Deep Domain
- Author: Howard Weinstein
- Language: English
- Series: Star Trek: The Original Series
- Genre: Science fiction
- Publisher: Pocket Books
- Publication date: 1 March 1987
- Publication place: United States
- Media type: Print (paperback)
- Pages: 275
- ISBN: 0-671-70549-0 (first edition, paperback)
- OCLC: 123098505
- Preceded by: Battlestations!
- Followed by: Dreams of the Raven

= Deep Domain =

1987 novel by Howard Weinstein

Deep Domain is a science fiction novel by American writer Howard Weinstein, part of the Star Trek: The Original Series franchise.

==Plot==
Admiral Kirk and the Enterprise visit the ocean-world of Akkalla for diplomatic reasons. Soon Spock and Chekov become lost. A civil war and secrets under the water threaten the entire planet and the Enterprise.

==Background==
Howard Weinstein previously wrote an episode of Star Trek: The Animated Series called "The Pirates of Orion."

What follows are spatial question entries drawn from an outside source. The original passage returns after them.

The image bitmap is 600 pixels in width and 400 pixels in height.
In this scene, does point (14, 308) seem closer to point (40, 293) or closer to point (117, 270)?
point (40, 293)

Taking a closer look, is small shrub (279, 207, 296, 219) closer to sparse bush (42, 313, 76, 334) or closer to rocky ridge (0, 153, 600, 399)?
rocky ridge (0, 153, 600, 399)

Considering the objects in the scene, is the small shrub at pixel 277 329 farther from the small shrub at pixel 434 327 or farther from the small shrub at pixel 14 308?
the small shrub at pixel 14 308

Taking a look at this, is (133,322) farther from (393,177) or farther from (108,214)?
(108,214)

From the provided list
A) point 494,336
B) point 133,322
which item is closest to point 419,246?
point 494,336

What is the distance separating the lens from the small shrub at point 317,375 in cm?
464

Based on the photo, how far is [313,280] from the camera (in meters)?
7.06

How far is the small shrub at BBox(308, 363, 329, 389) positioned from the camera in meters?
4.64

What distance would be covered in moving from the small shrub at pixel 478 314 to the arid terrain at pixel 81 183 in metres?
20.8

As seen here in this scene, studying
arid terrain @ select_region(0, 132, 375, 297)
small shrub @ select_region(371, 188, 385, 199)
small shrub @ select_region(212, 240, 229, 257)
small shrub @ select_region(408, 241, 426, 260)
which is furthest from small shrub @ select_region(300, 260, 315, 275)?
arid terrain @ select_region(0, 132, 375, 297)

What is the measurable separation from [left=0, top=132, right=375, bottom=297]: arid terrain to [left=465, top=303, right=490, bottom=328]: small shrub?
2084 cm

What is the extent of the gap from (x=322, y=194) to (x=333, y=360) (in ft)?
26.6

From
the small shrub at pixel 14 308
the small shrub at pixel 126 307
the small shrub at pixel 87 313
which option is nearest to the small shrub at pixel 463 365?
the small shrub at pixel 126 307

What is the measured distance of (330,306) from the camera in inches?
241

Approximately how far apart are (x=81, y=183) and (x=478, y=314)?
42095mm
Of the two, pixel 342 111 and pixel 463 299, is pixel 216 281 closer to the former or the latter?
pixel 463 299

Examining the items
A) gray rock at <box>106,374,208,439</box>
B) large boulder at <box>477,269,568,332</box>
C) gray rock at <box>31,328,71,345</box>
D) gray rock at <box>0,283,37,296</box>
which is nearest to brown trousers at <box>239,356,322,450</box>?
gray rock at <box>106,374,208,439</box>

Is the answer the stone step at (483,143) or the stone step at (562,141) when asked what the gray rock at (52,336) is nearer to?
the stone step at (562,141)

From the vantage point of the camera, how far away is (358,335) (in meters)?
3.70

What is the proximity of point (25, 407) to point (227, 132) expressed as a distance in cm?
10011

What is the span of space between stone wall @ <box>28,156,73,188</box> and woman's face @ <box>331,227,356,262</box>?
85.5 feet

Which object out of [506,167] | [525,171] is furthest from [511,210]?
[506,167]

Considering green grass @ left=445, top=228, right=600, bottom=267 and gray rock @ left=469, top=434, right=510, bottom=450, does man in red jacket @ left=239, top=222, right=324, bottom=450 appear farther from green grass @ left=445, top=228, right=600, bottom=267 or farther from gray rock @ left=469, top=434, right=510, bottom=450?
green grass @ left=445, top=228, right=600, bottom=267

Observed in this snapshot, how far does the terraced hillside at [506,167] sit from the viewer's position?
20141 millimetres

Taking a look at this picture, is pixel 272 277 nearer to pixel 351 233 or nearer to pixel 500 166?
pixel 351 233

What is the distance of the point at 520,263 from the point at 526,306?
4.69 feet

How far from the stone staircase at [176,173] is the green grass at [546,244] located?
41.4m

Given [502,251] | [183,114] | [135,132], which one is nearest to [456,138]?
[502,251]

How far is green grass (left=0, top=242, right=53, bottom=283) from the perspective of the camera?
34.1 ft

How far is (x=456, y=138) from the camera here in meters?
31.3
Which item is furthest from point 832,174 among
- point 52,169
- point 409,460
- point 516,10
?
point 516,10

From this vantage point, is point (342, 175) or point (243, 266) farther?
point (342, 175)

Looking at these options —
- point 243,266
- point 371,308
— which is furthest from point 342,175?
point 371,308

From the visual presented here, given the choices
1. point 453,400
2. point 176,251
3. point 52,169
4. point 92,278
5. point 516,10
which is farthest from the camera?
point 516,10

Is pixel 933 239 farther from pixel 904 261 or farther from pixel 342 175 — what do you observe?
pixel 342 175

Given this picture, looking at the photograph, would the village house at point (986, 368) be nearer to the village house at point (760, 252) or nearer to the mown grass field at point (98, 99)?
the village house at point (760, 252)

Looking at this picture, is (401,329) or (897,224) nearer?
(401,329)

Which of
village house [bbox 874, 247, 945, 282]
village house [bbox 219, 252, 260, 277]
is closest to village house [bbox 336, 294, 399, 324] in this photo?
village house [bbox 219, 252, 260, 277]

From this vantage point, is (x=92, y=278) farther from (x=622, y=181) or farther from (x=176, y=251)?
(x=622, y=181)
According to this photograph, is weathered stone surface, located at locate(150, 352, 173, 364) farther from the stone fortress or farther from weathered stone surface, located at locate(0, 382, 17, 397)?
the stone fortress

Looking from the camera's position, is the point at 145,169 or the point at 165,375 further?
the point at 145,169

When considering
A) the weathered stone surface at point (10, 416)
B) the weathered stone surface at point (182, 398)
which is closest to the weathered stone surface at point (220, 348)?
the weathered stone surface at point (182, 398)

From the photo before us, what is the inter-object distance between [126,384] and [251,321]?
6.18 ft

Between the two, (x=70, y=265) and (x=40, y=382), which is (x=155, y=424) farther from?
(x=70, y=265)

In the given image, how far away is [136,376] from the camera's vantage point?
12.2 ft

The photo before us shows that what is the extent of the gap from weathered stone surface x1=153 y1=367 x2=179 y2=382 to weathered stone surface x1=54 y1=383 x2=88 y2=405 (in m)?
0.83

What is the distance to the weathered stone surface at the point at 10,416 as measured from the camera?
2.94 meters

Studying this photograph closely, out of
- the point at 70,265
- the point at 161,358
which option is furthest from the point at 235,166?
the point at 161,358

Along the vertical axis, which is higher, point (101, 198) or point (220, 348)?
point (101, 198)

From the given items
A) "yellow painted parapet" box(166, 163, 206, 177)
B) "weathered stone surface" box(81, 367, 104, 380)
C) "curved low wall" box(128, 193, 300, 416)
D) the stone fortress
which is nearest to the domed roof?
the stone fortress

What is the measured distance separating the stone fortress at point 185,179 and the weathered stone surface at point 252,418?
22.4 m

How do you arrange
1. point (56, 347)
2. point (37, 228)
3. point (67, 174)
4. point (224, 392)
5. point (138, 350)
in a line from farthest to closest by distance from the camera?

Weinstein had met with Leonard Nimoy, director of Star Trek IV: The Voyage Home, while Nimoy was developing the story for the film. The two discussed, among other things, the idea of using whales, or creatures similar to whales, something later seen in both that film as well as Deep Domain. Weinstein commented that, "To this day, I don't know if whales ended up in ST:IV partly as a result of my suggestion, or whether they'd already decided that. But they were nice enough to give me that “Thank you” credit". Weinstein drafted a story based on his ideas within a week but the filmmakers were already developing something and so he turned it into the story which became "Deep Domain" instead.